As sophomores become juniors, having completed most of the Core and beginning to embrace their major, or as juniors become seniors and realize that they now set the standard for what an accomplished UD student is, a weighty sense of responsibility develops under the surface.

UD students are truly rooted in this small, genuine community, and it is this sense of commitment that, while being a source of anxiety and fear for many, also pushes us to excel.  

Responsibility is often a terrifying thing. And as we grow into this community, we begin to understand just how deeply rooted we are here, even as we have to begin the process of separating ourselves from it. 

But that is what makes UD truly special. We realize our responsibility to each other and experience all of the fear associated with that, but most of us rise above it and embrace the challenge of growing and preparing. 

It’s okay to feel afraid. Actually, if you aren’t feeling it, you might want to ask yourself why you aren’t. 

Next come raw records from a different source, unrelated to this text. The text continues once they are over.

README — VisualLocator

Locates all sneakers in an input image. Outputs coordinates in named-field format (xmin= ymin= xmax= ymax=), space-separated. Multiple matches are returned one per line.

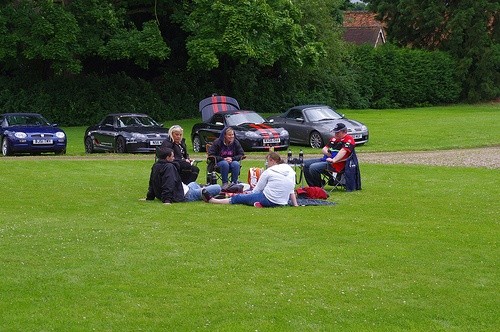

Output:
xmin=202 ymin=189 xmax=212 ymax=203
xmin=254 ymin=201 xmax=262 ymax=207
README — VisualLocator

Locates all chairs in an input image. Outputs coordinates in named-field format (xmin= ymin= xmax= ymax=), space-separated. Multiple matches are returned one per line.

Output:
xmin=321 ymin=148 xmax=356 ymax=193
xmin=205 ymin=143 xmax=247 ymax=184
xmin=155 ymin=144 xmax=203 ymax=166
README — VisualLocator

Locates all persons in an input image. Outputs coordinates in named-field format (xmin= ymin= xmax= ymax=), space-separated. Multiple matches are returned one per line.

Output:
xmin=160 ymin=125 xmax=200 ymax=184
xmin=303 ymin=123 xmax=355 ymax=189
xmin=207 ymin=127 xmax=245 ymax=191
xmin=139 ymin=148 xmax=222 ymax=205
xmin=202 ymin=153 xmax=299 ymax=207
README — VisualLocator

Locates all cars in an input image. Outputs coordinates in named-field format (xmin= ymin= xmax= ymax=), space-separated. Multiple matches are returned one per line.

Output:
xmin=191 ymin=96 xmax=291 ymax=152
xmin=83 ymin=112 xmax=170 ymax=153
xmin=266 ymin=105 xmax=369 ymax=149
xmin=0 ymin=113 xmax=67 ymax=156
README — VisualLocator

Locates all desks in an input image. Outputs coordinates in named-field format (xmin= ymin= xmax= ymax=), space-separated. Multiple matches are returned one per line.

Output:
xmin=265 ymin=162 xmax=305 ymax=187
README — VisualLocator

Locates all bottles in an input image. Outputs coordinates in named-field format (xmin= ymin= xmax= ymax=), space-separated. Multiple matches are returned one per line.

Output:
xmin=287 ymin=149 xmax=292 ymax=164
xmin=299 ymin=149 xmax=303 ymax=164
xmin=212 ymin=175 xmax=217 ymax=185
xmin=207 ymin=173 xmax=212 ymax=185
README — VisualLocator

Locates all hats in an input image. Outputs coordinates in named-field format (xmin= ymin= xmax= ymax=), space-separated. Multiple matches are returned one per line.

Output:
xmin=331 ymin=123 xmax=346 ymax=133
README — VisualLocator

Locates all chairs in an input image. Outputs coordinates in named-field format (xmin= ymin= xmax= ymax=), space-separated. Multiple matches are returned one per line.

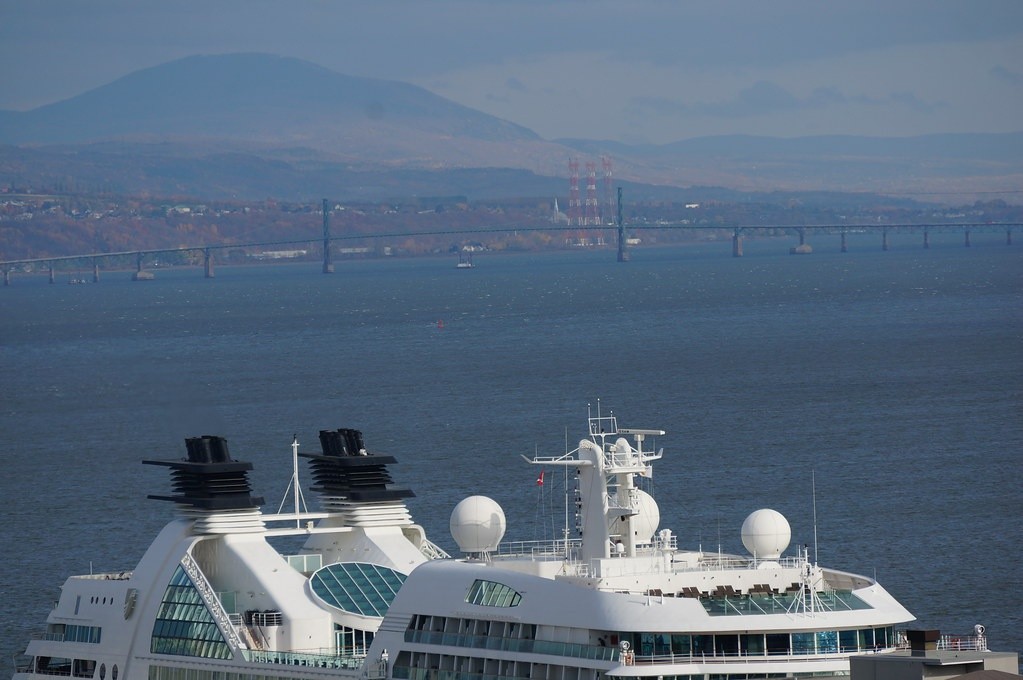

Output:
xmin=647 ymin=589 xmax=664 ymax=597
xmin=749 ymin=583 xmax=776 ymax=599
xmin=714 ymin=584 xmax=739 ymax=601
xmin=682 ymin=586 xmax=703 ymax=600
xmin=787 ymin=583 xmax=811 ymax=594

Students are afraid because they know something very true, and they are better off for it. Yet, just because we feel fear and anxiety does not mean that these feelings should dictate the way we act. 

True integrity is shown when those who are afraid, anxious or even terrified, act according to the truth that they know, instead of the fear that they feel. 

No matter whether you’re a returning student, a new freshman or a transfer student, know that it is both normal and positive to be afraid, just so long as you’re determined to take responsibility for your role in this community and help one other rise above any anxieties that are seeking to tear us down.